July 28th, 2025

Mergers &
Acquisitions

Transportation & Energy Infrastructure

Author: Ashrith Desu


This week brings transformative deals in transportation and energy infrastructure as Union Pacific aims to create a coast-to-coast rail giant while MPLX expands its Permian Basin footprint.

1. Union Pacific Plans $85 Billion Acquisition of Norfolk Southern

Union Pacific (NYSE: UNP) has announced its intent to acquire Norfolk Southern (NYSE: NSC) in a landmark $85 billion deal that would create the first coast-to-coast freight rail operator in the U.S. The combination of Union Pacific's western network with Norfolk Southern's 20,000-mile eastern system would form a rail giant with an enterprise value of approximately $250 billion.

The proposed merger is expected to generate $2.75 billion in synergies through operational improvements, network optimization, and expanded capacity. However, the deal faces significant regulatory hurdles and opposition from labor unions concerned about job losses and potential service disruptions. The largest rail union has raised monopoly concerns about the combined entity's market power.

MATERIAL SUPPLIED.
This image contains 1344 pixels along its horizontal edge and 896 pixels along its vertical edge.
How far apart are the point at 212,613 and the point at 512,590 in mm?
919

---

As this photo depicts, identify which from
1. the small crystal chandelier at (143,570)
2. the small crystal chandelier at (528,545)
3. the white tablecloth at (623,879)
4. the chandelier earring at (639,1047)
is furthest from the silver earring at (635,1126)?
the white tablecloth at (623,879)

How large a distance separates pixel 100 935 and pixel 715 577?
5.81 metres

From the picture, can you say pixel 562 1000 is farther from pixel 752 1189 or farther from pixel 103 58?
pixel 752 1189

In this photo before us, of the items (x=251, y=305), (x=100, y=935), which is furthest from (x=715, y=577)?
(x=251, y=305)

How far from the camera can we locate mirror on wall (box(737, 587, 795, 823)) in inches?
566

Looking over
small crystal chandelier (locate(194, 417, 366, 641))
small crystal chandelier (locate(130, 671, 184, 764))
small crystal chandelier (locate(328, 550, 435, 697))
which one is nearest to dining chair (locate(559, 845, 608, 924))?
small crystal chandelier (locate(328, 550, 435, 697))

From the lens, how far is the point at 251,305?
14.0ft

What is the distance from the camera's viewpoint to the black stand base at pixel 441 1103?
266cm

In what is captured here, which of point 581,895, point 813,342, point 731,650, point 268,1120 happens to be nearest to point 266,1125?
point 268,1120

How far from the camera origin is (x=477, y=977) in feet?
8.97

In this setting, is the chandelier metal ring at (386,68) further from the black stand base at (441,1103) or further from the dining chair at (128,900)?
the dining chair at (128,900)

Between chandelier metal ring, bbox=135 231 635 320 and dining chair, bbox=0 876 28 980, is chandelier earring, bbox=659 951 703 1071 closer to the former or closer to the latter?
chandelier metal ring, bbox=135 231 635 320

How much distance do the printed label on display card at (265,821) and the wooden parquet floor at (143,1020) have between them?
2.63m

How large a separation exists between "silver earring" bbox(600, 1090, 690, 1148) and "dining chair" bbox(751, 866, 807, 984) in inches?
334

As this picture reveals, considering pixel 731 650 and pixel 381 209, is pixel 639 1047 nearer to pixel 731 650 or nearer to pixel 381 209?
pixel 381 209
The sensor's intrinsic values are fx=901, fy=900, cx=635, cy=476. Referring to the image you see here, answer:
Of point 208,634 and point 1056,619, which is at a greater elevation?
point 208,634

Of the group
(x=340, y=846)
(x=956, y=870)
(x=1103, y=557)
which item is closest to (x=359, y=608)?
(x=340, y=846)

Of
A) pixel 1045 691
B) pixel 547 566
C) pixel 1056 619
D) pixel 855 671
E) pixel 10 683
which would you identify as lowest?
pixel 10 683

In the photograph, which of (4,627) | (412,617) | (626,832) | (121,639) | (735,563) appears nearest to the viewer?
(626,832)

--

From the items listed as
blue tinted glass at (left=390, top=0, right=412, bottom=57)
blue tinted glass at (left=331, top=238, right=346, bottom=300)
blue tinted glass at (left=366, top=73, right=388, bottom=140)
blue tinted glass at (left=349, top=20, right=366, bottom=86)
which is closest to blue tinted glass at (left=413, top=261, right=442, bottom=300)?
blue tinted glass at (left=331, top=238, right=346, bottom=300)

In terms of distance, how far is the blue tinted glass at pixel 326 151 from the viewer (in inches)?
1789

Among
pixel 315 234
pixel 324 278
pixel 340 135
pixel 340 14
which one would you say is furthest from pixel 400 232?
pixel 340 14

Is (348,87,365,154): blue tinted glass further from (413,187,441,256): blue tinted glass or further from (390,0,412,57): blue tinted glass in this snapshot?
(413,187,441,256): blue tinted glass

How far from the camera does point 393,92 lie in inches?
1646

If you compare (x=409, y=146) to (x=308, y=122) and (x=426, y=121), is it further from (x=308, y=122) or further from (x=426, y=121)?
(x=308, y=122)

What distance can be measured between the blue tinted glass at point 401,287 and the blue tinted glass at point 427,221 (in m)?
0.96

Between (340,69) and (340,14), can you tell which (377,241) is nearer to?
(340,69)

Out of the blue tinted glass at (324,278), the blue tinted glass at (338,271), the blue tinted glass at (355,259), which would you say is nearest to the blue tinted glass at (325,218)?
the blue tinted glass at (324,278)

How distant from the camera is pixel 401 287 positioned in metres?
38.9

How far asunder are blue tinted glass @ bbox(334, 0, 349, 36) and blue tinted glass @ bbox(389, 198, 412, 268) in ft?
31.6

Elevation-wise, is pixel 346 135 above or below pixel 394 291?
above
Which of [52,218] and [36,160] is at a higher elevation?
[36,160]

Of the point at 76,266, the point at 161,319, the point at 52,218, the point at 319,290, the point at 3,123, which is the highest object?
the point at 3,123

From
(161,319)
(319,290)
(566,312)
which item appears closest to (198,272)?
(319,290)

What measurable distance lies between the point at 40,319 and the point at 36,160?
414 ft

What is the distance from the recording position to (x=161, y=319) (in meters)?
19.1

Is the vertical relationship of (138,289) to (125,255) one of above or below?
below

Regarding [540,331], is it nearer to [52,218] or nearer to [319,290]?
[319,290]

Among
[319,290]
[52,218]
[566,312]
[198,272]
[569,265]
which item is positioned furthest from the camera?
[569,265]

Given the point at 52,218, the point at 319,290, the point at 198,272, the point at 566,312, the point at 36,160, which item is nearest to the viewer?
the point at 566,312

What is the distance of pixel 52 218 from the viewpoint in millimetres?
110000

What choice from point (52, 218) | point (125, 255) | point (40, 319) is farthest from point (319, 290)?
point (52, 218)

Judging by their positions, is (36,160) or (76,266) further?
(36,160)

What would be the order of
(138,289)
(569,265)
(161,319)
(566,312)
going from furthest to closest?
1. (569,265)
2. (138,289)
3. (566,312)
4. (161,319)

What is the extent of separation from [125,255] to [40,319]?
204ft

REQUEST 1. According to the mergers and acquisitions brief, what enterprise value would the combined rail company have?
REQUEST 2. Using the mergers and acquisitions brief, explain why labor unions oppose the proposed Union Pacific acquisition of Norfolk Southern.
The rows come from a separate, unrelated source.

WRITTEN RESPONSE 1. Approximately $250 billion.

WRITTEN RESPONSE 2. Labor unions are concerned about job losses and potential service disruptions. The largest rail union has also raised monopoly concerns about the combined entity's market power.